- EXTRAIT SOURCE -
########

1 Mars 2016
Ce film a connu une curieuse destinée. Très critiqué à sa sortie, notamment par Les cahiers du cinéma qui le trouvaient un peu trop gaulliste[1], il est devenu par la suite une sorte de classique, emblématique des films de Résistance, et il est reconnu maintenant comme l’un des meilleurs films de Melville. Sans être un four, il n’a pas connu un très grand succès en salles, mais il faut dire qu’à cette époque on se trouvait dans une période de critique du gaullisme qui ne s’embarrassait guère de nuances et qui jetait un peu le bébé avec l’eau du bain. Et puis on en avait un peu assez de la légende de nos pères qui nous répétaient les exploits et les sacrifices de la génération précédente. D’ailleurs on a reproché aussi au film de montrer les résistants comme des héros : comme si nous n’avions pas besoin de héros aussi pour traiter de cette période ! Il faut comprendre que ce film a été produit à un moment où l’extrême-droite trouvait de bon ton de remettre en question l’importance de la Résistance elle-même dans la défaite des Allemands. Des individus aussi louches que Michel Audiard laissaient entendre que les Français avaient été plutôt lâches et ne s’étaient révélés résistants qu’au moment du débarquement des alliés sur les côtes normandes. Mais Michel Audiard et les siens excusaient ainsi leur propre passivité de l’époque en la confondant avec la généralité. C’est donc un film à la gloire de la Résistance[2], un film à contre-courant de son époque. Inspiré d’un ouvrage de Joseph Kessel qui a été un authentique résistant, il est mis en scène par Jean-Pierre Melville qui, bien que par ailleurs il soit un affabulateur patenté, a été lui aussi un vrai résistant[3], c’est même dans la Résistance qu’il prit le nom de Melville en hommage à l’auteur de Moby Dick, étant né lui-même Grumbach. Nous fûmes cependant quelques-uns à le célébrer sans réserve à sa sortie. Mais il faut bien se rendre compte que ce film est bien plus qu’un film sur la Résistance : c’est aussi un très grand film noir.

########

- CONSIGNE DONNÉE A -
Résumez sous forme de liste le paragraphe du texte sur le film de Melville qui commence par « Ce film a connu une curieuse destinée », en gardant ses faits principaux.
- CONSIGNE DONNÉE B -
D'après le texte sur le film de Melville, pourquoi Michel Audiard et les siens présentaient-ils les Français comme plutôt lâches ?
- CONSIGNE DONNÉE C -
Poursuivez le texte sur le film de Melville après sa dernière phrase.
Le matériel placé ensuite provient d'une autre source que le texte sur le film de Melville.

- EXTRAITS DE DONNÉES -
########

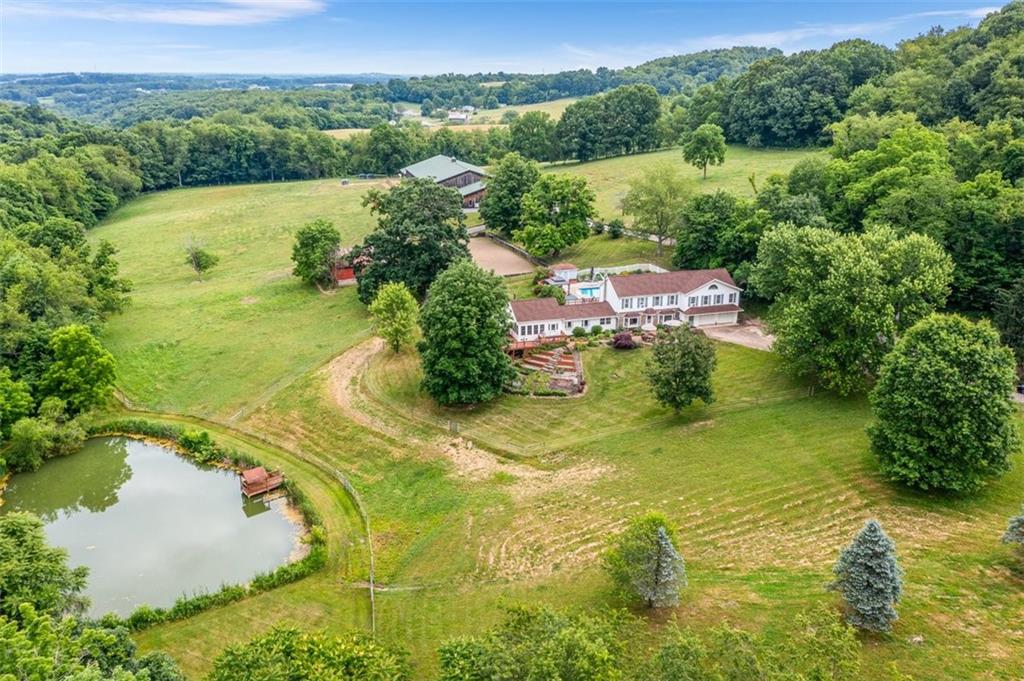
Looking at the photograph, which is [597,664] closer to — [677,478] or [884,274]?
[677,478]

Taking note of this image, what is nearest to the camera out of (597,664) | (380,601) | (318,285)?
(597,664)

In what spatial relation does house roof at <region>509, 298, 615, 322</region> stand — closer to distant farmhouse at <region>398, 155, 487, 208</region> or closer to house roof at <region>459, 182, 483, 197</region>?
distant farmhouse at <region>398, 155, 487, 208</region>

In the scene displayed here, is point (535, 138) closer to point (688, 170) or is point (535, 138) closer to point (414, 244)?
point (688, 170)

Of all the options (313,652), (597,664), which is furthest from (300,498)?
(597,664)

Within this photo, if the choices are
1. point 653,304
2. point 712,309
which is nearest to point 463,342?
point 653,304

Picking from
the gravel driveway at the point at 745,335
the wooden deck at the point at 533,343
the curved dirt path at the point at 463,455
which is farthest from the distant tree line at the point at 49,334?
the gravel driveway at the point at 745,335

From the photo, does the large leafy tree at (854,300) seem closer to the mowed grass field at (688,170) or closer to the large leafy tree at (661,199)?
the large leafy tree at (661,199)
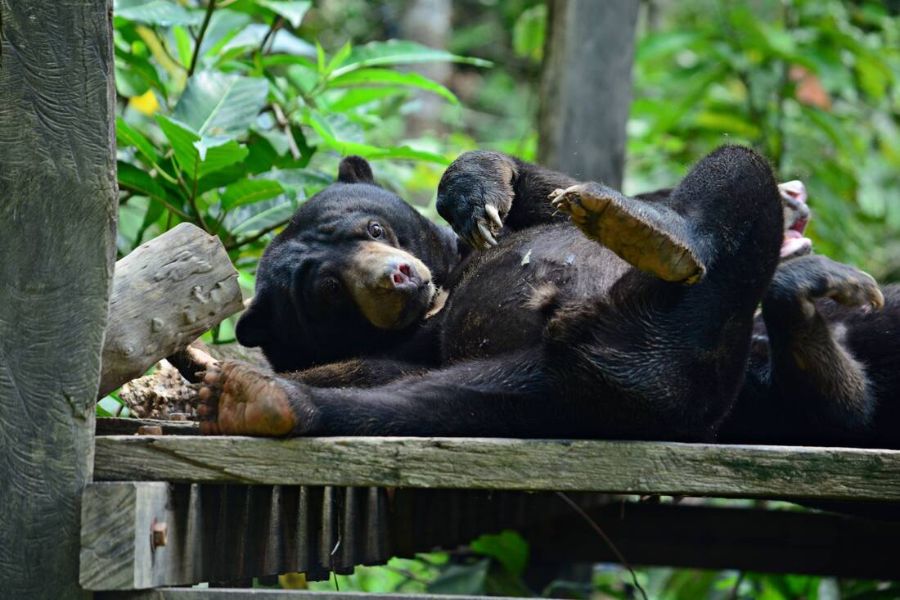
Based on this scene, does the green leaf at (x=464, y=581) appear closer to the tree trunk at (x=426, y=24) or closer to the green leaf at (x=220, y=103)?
the green leaf at (x=220, y=103)

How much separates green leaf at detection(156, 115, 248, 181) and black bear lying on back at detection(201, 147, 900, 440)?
0.50 metres

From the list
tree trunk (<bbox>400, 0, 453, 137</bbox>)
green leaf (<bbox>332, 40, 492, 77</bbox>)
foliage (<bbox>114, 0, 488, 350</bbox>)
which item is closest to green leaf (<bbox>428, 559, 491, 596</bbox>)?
foliage (<bbox>114, 0, 488, 350</bbox>)

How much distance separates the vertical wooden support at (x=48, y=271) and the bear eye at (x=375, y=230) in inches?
56.7

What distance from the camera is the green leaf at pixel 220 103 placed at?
3951 mm

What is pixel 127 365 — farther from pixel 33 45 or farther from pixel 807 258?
pixel 807 258

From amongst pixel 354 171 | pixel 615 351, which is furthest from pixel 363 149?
pixel 615 351

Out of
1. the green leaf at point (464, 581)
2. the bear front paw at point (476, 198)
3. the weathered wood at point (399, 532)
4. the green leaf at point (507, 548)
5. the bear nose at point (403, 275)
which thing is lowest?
the green leaf at point (464, 581)

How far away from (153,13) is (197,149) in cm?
92

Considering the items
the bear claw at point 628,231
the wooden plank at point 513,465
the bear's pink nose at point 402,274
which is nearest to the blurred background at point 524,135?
the bear's pink nose at point 402,274

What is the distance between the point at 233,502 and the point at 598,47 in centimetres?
349

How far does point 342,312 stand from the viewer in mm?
3479

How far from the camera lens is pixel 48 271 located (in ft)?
7.37

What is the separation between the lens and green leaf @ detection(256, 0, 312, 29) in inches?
179

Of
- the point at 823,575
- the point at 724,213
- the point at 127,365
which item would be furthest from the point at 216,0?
the point at 823,575
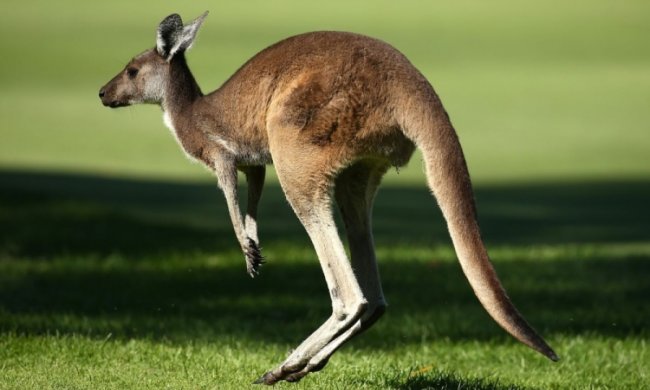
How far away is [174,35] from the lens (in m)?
6.41

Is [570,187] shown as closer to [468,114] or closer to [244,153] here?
[468,114]

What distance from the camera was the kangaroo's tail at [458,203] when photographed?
4.99 m

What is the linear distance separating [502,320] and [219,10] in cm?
3870

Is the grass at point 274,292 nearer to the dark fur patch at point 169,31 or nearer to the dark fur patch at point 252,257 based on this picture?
the dark fur patch at point 252,257

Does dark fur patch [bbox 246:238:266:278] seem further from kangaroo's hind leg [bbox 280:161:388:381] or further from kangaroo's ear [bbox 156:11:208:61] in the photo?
kangaroo's ear [bbox 156:11:208:61]

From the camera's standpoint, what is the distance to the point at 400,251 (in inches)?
454

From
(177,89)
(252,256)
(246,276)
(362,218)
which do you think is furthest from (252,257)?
(246,276)

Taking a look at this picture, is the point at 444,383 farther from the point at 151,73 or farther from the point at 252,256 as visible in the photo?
the point at 151,73

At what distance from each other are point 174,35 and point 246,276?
444cm

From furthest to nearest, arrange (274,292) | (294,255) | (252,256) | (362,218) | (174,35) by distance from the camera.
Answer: (294,255)
(274,292)
(174,35)
(362,218)
(252,256)

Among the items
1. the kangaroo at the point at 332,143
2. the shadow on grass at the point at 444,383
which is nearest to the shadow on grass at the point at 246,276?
the shadow on grass at the point at 444,383

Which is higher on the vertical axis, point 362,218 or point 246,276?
point 362,218

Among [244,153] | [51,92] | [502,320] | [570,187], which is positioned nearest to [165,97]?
[244,153]

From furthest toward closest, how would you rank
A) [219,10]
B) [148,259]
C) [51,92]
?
[219,10], [51,92], [148,259]
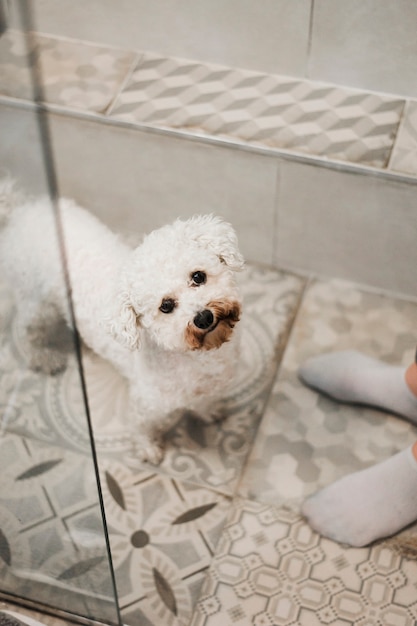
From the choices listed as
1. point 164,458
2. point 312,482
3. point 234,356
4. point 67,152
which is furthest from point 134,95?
point 312,482

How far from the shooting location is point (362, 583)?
4.23ft

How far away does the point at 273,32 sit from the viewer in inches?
61.8

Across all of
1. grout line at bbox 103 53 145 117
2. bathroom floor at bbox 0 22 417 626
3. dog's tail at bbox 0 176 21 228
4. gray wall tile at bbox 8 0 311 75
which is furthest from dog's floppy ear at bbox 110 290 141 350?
→ gray wall tile at bbox 8 0 311 75

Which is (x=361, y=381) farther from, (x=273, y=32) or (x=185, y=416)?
(x=273, y=32)

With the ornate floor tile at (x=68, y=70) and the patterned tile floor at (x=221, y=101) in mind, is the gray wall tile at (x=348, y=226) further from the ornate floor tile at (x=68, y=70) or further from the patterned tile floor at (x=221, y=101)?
the ornate floor tile at (x=68, y=70)

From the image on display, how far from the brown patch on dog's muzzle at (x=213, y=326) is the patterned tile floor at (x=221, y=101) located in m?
0.53

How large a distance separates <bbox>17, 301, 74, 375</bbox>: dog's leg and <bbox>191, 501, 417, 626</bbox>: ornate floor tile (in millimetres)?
496

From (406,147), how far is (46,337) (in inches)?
33.2

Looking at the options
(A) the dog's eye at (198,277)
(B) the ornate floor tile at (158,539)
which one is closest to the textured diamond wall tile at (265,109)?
(A) the dog's eye at (198,277)

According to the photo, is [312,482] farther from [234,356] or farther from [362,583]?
[234,356]

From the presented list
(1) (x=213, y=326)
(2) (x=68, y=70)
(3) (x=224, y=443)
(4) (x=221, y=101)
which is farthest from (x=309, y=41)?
(3) (x=224, y=443)

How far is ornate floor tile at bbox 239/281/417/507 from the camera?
1.42m

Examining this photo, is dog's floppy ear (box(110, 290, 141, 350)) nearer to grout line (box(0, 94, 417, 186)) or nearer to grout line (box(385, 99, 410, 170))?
grout line (box(0, 94, 417, 186))

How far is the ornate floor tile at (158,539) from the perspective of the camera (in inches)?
50.7
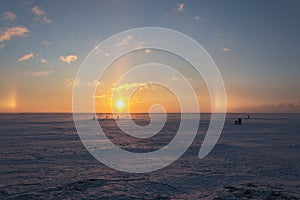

########

- RÉPONSE FINALE A -
- Le film a été très critiqué à sa sortie, notamment par Les cahiers du cinéma, qui le jugeaient trop gaulliste.
- Il a connu un succès modeste en salles, dans une période de critique du gaullisme.
- On lui a aussi reproché de montrer les résistants comme des héros.
- Il est aujourd'hui un classique des films de Résistance et l'un des meilleurs films de Melville.
- À l'époque, l'extrême-droite mettait en doute le rôle de la Résistance ; Michel Audiard laissait entendre que les Français avaient été lâches.
- C'est un film à la gloire de la Résistance, à contre-courant de son époque.
- Il est inspiré d'un ouvrage de Joseph Kessel, authentique résistant.
- Melville, né Grumbach, a lui aussi été résistant et a pris son nom en hommage à l'auteur de Moby Dick.
- C'est aussi un très grand film noir.

- RÉPONSE FINALE B -
Ils excusaient ainsi leur propre passivité de l'époque en la confondant avec la généralité.

- RÉPONSE FINALE C -
Dans le camp de prisonniers, Gerbier essaie de nouer des contacts
L’occupation et la résistance furent des sujets d’inspiration décisifs pour beaucoup de cinéastes de cette génération, et donc Melville : Le silence de la mer, adapté de Vercors, écrivain résistant est son premier long métrage, mais aussi le magnifique Léon Morin prêtre, et bien plus encore L’armée des ombres qui est aussi un hommage à la jeunesse. Le film s’ouvre avec le défilé des soldats Allemands sous l’Arc de triomphe à Paris, illustré par cette phrase si belle et si mélancolique : « Mauvais souvenirs, soyez pourtant les bienvenus… vous êtes ma jeunesse lointaine ». Cette citation qui est extraite du livre de Kessel provient elle-même de Georges Courteline. Le film est centré sur la décomposition d’un petit groupe de résistants dont le pivot est l’ingénieur Philippe Gerbier. Evidemment pour lutter avec efficacité contre l’occupant, les états d’âme ne sont pas permis, et il faudra aller jusqu’à tuer Mathilde qui a été arrêtée par la Gestapo et qui menace à tout instant de dénoncer ses camarades. C’est sans doute la première ambiguïté du film, en ce sens que les résistants qui luttent pour construire un monde plus humain doivent employer les armes mêmes de l’ennemi : éliminer les traitres dans leurs rangs, menacer. Mais ce sont des citoyens ordinaires à la base et leur qualification s’est acquise durement sur le terrain. C’est un portrait de groupe où chacun dans le combat commun doit trouver sa place en endossant des rôles pour lesquels ils n’ont jamais été préparés. Leur détermination ressort de la nécessité politique de libérer le pays avant de retrouver une vie normale. Pour cette raison ils peuvent venir de tous les milieux. On sait très peu de choses de ce que sont ces gens : Gerbier est un ingénieur, mais est-il marié, a-t-il des enfants ? Seule Mathilde est décrite plus complètement, on sait qu’elle a une famille à qui elle ne dit rien de ses activités illégales. Même les frères Jardie conservent un côté assez flou.
Il faut ruser pour échapper aux contrôles de la Gestapo
Le livre de Kessel auquel Melville est très fidèle a été écrit en 1943 et publié à Alger chez Charlot, sous le feu de l’action en quelque sorte, ce qui explique sans doute les ajouts de Melville. Evidemment 1943 est une année noire pour la Résistance, les Allemands, prenant conscience du développement de plus en plus importants de ces groupes pourtant encore mal coordonnés, vont se livrer à une répression sauvage. Les héros de cette histoire sont inspirés de personnages très réels, les exploits de Mathilde à la prison de Lyon sont ceux de Lucie Aubrac, Jean Cavaillès qui sera fusillé par les Allemands, philosophe mathématicien et résistant, est le modèle de Luc Jardie. Des traits sont empruntés aussi à Pierre Brossolette. Mais le tout est fondu dans une synthèse légendaire et dépasse le souci de la vérité historique proprement dite pour atteindre une autre vérité, celle de l’engagement et du sacrifice.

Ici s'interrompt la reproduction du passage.